Monitoring Network Health with MeshCore Statistics Commands
neighbors
stats-core
stats-radio
stats-packets
advertMeshCore does not expose AODV-style metrics such as a "route cache hit rate" or "RERR rate" -- it has no route-error (RERR) packets and no route table, because routing is flood-first / direct-route-after rather than reactive AODV. Monitor only the signals the firmware actually reports: the neighbors list (limited to the 8 most recent adverts, each encoded as {pubkey-prefix}:{timestamp}:{snr*4}), and the counters in stats-core, stats-radio (RSSI, SNR, noise floor) and stats-packets (packet counts, RX errors, airtime). When judging link quality, keep RSSI (an absolute received-power figure in dBm) separate from SNR (in dB relative to the noise floor); LoRa can decode several dB below the noise floor depending on spreading factor.
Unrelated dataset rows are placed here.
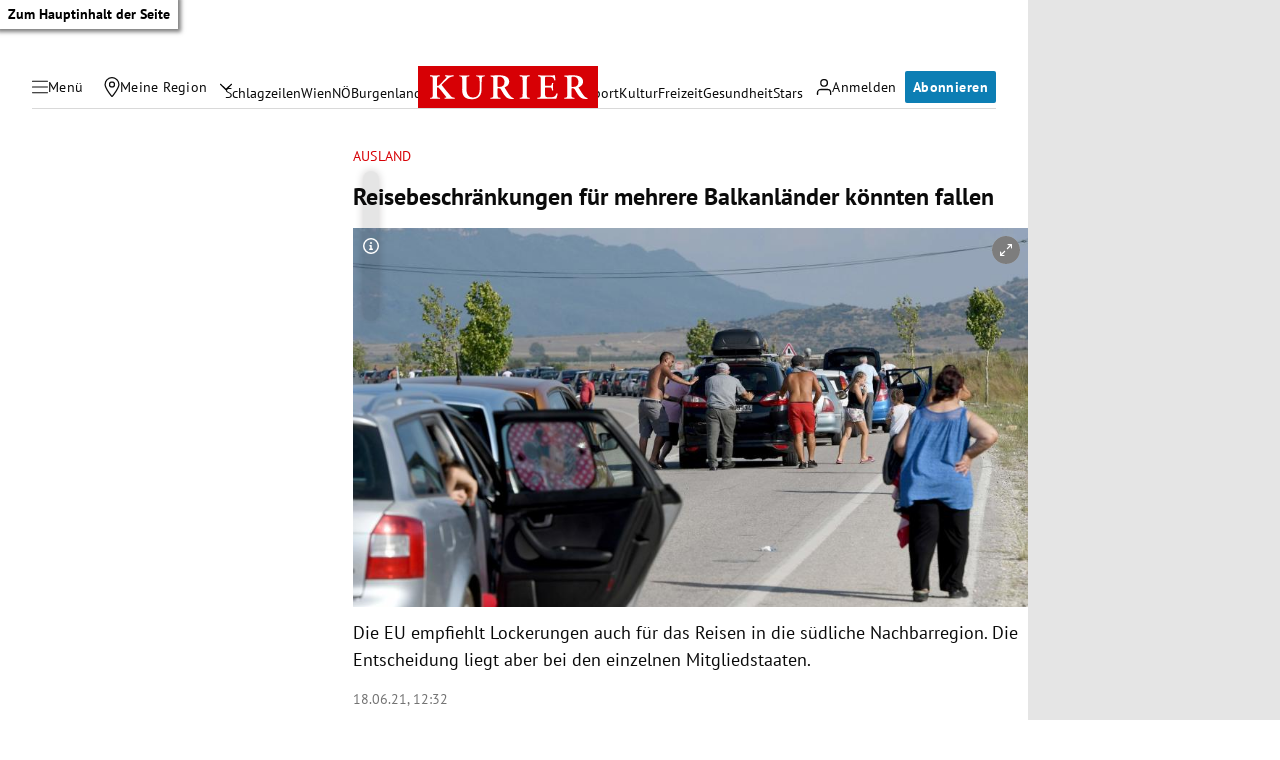

--- FILE ---
content_type: application/javascript; charset=utf-8
request_url: https://fundingchoicesmessages.google.com/f/AGSKWxVRsTK8sRC-Q3c-ackoDB2YTv5dnnyJQmdI9bjg0KPBxCaUU1USxfTh5KUO0TsgH5bnAygkdk0xRYDd0hrCw8b_eBHjg6NguS0yXnK8HI08PX5jeL_cfJC1Scdj2eyxUHXMyCaJ-jwqA1eFZyBNsEIXDYAugofE7N7nqXZYkgJoLxNJ02Pwcq8vmxZv/__content/sponsored__psu_ad./tizers.php?/fleshlightcash_/adrequisitor-
body_size: -1291
content:
window['d3817c09-3ac6-4fe2-bdf8-75c794dd4dd5'] = true;

--- FILE ---
content_type: application/javascript; charset=utf-8
request_url: https://fundingchoicesmessages.google.com/f/AGSKWxUts78usfoxYA4Xpmdxl6o_AQbLdj_nbInnYToh_o8b0xoOR85mlP3KDnBVhspRNxfop7t7qS21le4KIINqH7xJ_9KVX1gTL12u3_4WG9aXYCL52PWNdvUOLRz2kX0NcyNxLleFKg==?fccs=W251bGwsbnVsbCxudWxsLG51bGwsbnVsbCxudWxsLFsxNzY4Nzg4MzA5LDE1MTAwMDAwMF0sbnVsbCxudWxsLG51bGwsW251bGwsWzcsNl0sbnVsbCxudWxsLG51bGwsbnVsbCxudWxsLG51bGwsbnVsbCxudWxsLG51bGwsMV0sImh0dHBzOi8va3VyaWVyLmF0L3BvbGl0aWsvYXVzbGFuZC9jb3JvbmEtcmVpc2ViZXNjaHJhZW5rdW5nZW4tZnVlci1tZWhyZXJlLWJhbGthbmxhZW5kZXIta29lbm50ZW4tZmFsbGVuLzQwMTQxNzQ5MCIsbnVsbCxbWzgsIk05bGt6VWFaRHNnIl0sWzksImVuLVVTIl0sWzE2LCJbMSwxLDFdIl0sWzE5LCIyIl0sWzE3LCJbMF0iXSxbMjQsIiJdLFsyOSwiZmFsc2UiXV1d
body_size: 107
content:
if (typeof __googlefc.fcKernelManager.run === 'function') {"use strict";this.default_ContributorServingResponseClientJs=this.default_ContributorServingResponseClientJs||{};(function(_){var window=this;
try{
var np=function(a){this.A=_.t(a)};_.u(np,_.J);var op=function(a){this.A=_.t(a)};_.u(op,_.J);op.prototype.getWhitelistStatus=function(){return _.F(this,2)};var pp=function(a){this.A=_.t(a)};_.u(pp,_.J);var qp=_.Zc(pp),rp=function(a,b,c){this.B=a;this.j=_.A(b,np,1);this.l=_.A(b,_.Nk,3);this.F=_.A(b,op,4);a=this.B.location.hostname;this.D=_.Dg(this.j,2)&&_.O(this.j,2)!==""?_.O(this.j,2):a;a=new _.Og(_.Ok(this.l));this.C=new _.bh(_.q.document,this.D,a);this.console=null;this.o=new _.jp(this.B,c,a)};
rp.prototype.run=function(){if(_.O(this.j,3)){var a=this.C,b=_.O(this.j,3),c=_.dh(a),d=new _.Ug;b=_.fg(d,1,b);c=_.C(c,1,b);_.hh(a,c)}else _.eh(this.C,"FCNEC");_.lp(this.o,_.A(this.l,_.Ae,1),this.l.getDefaultConsentRevocationText(),this.l.getDefaultConsentRevocationCloseText(),this.l.getDefaultConsentRevocationAttestationText(),this.D);_.mp(this.o,_.F(this.F,1),this.F.getWhitelistStatus());var e;a=(e=this.B.googlefc)==null?void 0:e.__executeManualDeployment;a!==void 0&&typeof a==="function"&&_.Qo(this.o.G,
"manualDeploymentApi")};var sp=function(){};sp.prototype.run=function(a,b,c){var d;return _.v(function(e){d=qp(b);(new rp(a,d,c)).run();return e.return({})})};_.Rk(7,new sp);
}catch(e){_._DumpException(e)}
}).call(this,this.default_ContributorServingResponseClientJs);
// Google Inc.

//# sourceURL=/_/mss/boq-content-ads-contributor/_/js/k=boq-content-ads-contributor.ContributorServingResponseClientJs.en_US.M9lkzUaZDsg.es5.O/d=1/exm=ad_blocking_detection_executable,kernel_loader,loader_js_executable/ed=1/rs=AJlcJMzanTQvnnVdXXtZinnKRQ21NfsPog/m=cookie_refresh_executable
__googlefc.fcKernelManager.run('\x5b\x5b\x5b7,\x22\x5b\x5bnull,\\\x22kurier.at\\\x22,\\\x22AKsRol80epoJIZ78nEAxayaElOxDQvqmoCXASpJnlHBXr9tXqU05AmgYe0aIxun63t-WFGI1YWHLjiSjQbGdIVfOJ6C7lhRCH20u8AsadfPBj2f2mCW4tjTXbZaVXbM11vLuuXMYVZLt8cYNPYQcvTUKc8mhO1ji_g\\\\u003d\\\\u003d\\\x22\x5d,null,\x5b\x5bnull,null,null,\\\x22https:\/\/fundingchoicesmessages.google.com\/f\/AGSKWxVzlmeR_52hKaEHFOfWoTKa4ihMlBTcRG-UTaDRTnWzzxQX0Rpjf4oq2DbcvF5wuVyBEf9OWDXhfKq0ayPQNBlQw_PGA8bTERh-xcZi1pMhHIGZxmkFxcT9qnqOVntb4tHWQun5hw\\\\u003d\\\\u003d\\\x22\x5d,null,null,\x5bnull,null,null,\\\x22https:\/\/fundingchoicesmessages.google.com\/el\/AGSKWxVp9FWo41lMiFsuZvlvxPTFCfD3qSHp325tVX1i-xNcUuhn0iCbGVVzF89bWMRFRWjx9D2whHNo3iabJYmTHBA0sTkfRppK2ljIZW4wHUq7lksOTQK1u2Qgfsq2I5fkr4KDqCvxig\\\\u003d\\\\u003d\\\x22\x5d,null,\x5bnull,\x5b7,6\x5d,null,null,null,null,null,null,null,null,null,1\x5d\x5d,\x5b3,1\x5d\x5d\x22\x5d\x5d,\x5bnull,null,null,\x22https:\/\/fundingchoicesmessages.google.com\/f\/AGSKWxUniqhgTnIAQbs9BvxZLcpdIprDoA7tnm6Vj7FNspnf4Mpokf2sq2Rud7gWOXJJyKmNhai9ak4Rne2FjK8_ah27L-JvdINdcns6csoDMmp5KRGhnwEH-xoi5BedHgJrHNZ-3W-MKw\\u003d\\u003d\x22\x5d\x5d');}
For persistent monitoring, you can build community tooling on top of the MeshCore Python companion API running on a Raspberry Pi attached to a local node. Note that the companion protocol talks to the locally-connected node, not arbitrarily to "all reachable repeaters" -- pulling stats from a remote repeater requires authenticated login/cmd queries over the mesh. Any InfluxDB/Prometheus/Grafana pipeline is a custom build, not a feature that ships with MeshCore.